Compared Terraform state files between successful and failed runs.
Analyzed the S3 bucket used for remote state storage.
Reviewed recent changes to the CI/CD pipeline configuration.
Tested Terraform operations with different concurrency settings.
Root Cause:
Multiple CI/CD jobs were running simultaneously and accessing the same Terraform state without proper locking. This occurred because: 1. The S3 backend was configured without DynamoDB state locking 2. The CI system was configured to allow parallel execution of the same job 3. Recent changes to the pipeline reduced job execution time, increasing the likelihood of overlapping jobs
Fix/Workaround:
• Short-term: Disabled parallel execution of infrastructure jobs:
// Jenkinsfile - Added resource lock
pipeline {
agent any
options {
// Prevent concurrent builds of the same branch
disableConcurrentBuilds()
}
stages {
stage('Checkout') {
steps {
checkout scm
}
}
stage('Terraform Init') {
steps {
sh 'terraform init'
}
}
stage('Terraform Plan') {
steps {
sh 'terraform plan -out=tfplan'
}
}
stage('Terraform Apply') {
steps {
// Use a global lock to prevent concurrent terraform operations
lock('terraform-state') {
sh 'terraform apply -auto-approve tfplan'
}
}
}
}
}
• Long-term: Implemented proper state locking with DynamoDB:
# backend.tf - Proper state configuration with locking
terraform {
backend "s3" {
bucket = "company-terraform-states"
key = "infrastructure/production/terraform.tfstate"
region = "us-west-2"
encrypt = true
dynamodb_table = "terraform-locks"
# Additional security measures
kms_key_id = "arn:aws:kms:us-west-2:123456789012:key/abcd1234-ab12-cd34-ef56-abcdef123456"

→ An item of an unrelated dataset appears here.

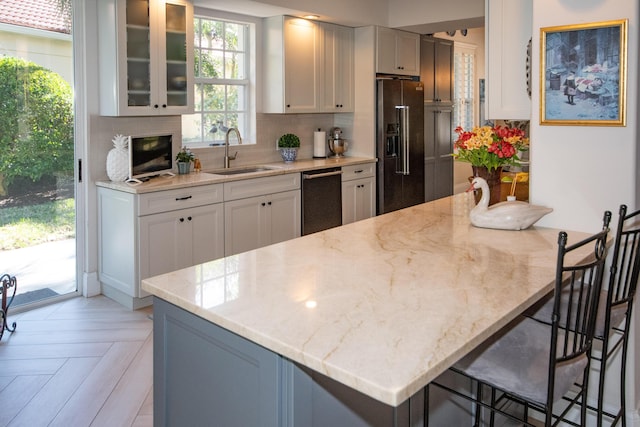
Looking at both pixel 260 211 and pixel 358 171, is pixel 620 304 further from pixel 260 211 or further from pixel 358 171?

# Improved retry logic for state operations
skip_region_validation = false
skip_credentials_validation = false
skip_metadata_api_check = false
# Prevent accidental state deletion
force_path_style = false
}
}
# dynamodb_table.tf - Create the lock table
resource "aws_dynamodb_table" "terraform_locks" {
name = "terraform-locks"
billing_mode = "PAY_PER_REQUEST"
hash_key = "LockID"
attribute {
name = "LockID"
type = "S"
}
point_in_time_recovery {
enabled = true
}
server_side_encryption {
enabled = true
}
tags = {
Name = "Terraform State Lock Table"
Environment = "All"
Purpose = "Infrastructure"
Managed_by = "Terraform"
}
}
• Implemented a state management service in Go:
// terraform_state_manager.go
package main
import (
"context"
"encoding/json"
"fmt"
"log"
"net/http"
"os"
"os/signal"
"sync"
"syscall"
"time"
"github.com/aws/aws-sdk-go-v2/aws"
"github.com/aws/aws-sdk-go-v2/config"
"github.com/aws/aws-sdk-go-v2/service/dynamodb"
"github.com/aws/aws-sdk-go-v2/service/dynamodb/types"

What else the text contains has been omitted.